すなわち、自動車を所有せずに、使いたいときにだけお金を払って利用する、カーシェアリングなどのサービスが期待されるようになってきたのだ。
〔2〕通信産業の変革
一方、通信産業も、大きなイノベーションが進展している。NTTドコモをはじめ各通信事業者は、2020年3月末から5Gの商用サービスを開始した。5Gサービスは、従来のLTE(4G)に比べて、高速・低遅遅延になるとともに、最初からインターネット(IoT)機能を包含しているため、コンピュータとの整合性が良いサービスだ。例えば、クルマの自動運転制御には最適であり、必須なサービスである。

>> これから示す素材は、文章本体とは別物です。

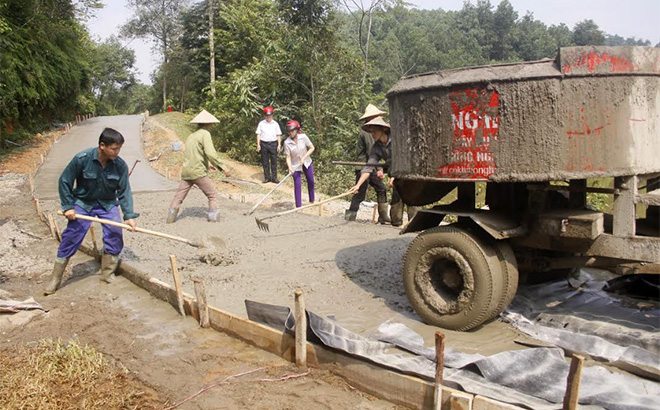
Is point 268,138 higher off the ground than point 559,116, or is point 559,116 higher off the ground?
point 268,138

NTTグループでは、5G技術とともに、グループ全体がもつAIやクラウド、エネルギー事業の資産を活かしながら、最近では2025年までに6,000憶円もの投資を行って、再エネ(分散エネルギー)を加速させる電力サービス事業にも本格参入し、2019年6月に、NTTアノードエナジー注4を設立した。
これはNTTが、既存のモバイルビジネスの限界を見越した新しいビジネス戦略である(本誌2020年1月号「NTTアノードエナジーの事業戦略」を参照)。
両社の資本提携の目的
DXに挑戦する、自動車業界のリーダー「トヨタ」と通信業界のリーダー「NTT」の両社は、2020年3月24日、業務資本提携に合意した(表1)。
表1 トヨタとNTTの業務資本提携の内容
出所 https://global.toyota/jp/newsroom/corporate/32057066.htmlをもとに編集部で作成
この提携の目的は、スマートシティ注5の実現を目指して、スマートシティビジネスの事業化が実現できるよう、長期的かつ継続的に協業関係を構築することである。
▼ 注1
デジタルトランスフォーメーション(DX):Digital Transformation。直訳すると「デジタル変革」。企業が、クラウドやAI、ビッグデータ解析等のデジタル技術(IT技術)を活用して、企業のビジネスモデルを根本的に変革し、市場において競争上の優位を実現すること。
▼ 注2
CASE:CはConnected(IoT接続)、AはAutonomous(自動運転)、SはShared & Service(共有&サービス)、EはElectric(電動化)を示す。2016年にメルセデス・ベンツが発表したコンセプト。
▼ 注3
モビリティ(Mobility):直訳すると「移動性」。モビリティ・カンパニーとは、例えばカーシェアリングやライドシェアサービスなどの移動手段をサービスとして提供する会社のこと。現在の自動車は初期購入コストが高いところから、若い世代のニーズは、自動車は「所有するもの」から「利用するもの」へと大きく変化している。そこで自動車メーカーは、自動車という「モノを販売する」のではなく、自動車による「移動サービスを提供する」というビジネスモデルに転換し始めている。これはMaaS(Mobility as a Service)と呼ばれる。MaaSは、自動運転技術も含んだ統合型移動サービスの提供を目指して進化している。
▼ 注5
スマートシティ:先進的技術を活用することによって、都市や地域の機能・サービスを効率化・高度化し、都市がもついろいろな課題を解決するとともに、快適性や利便性を含めた新たな価値を創出する都市・地域を構築すること。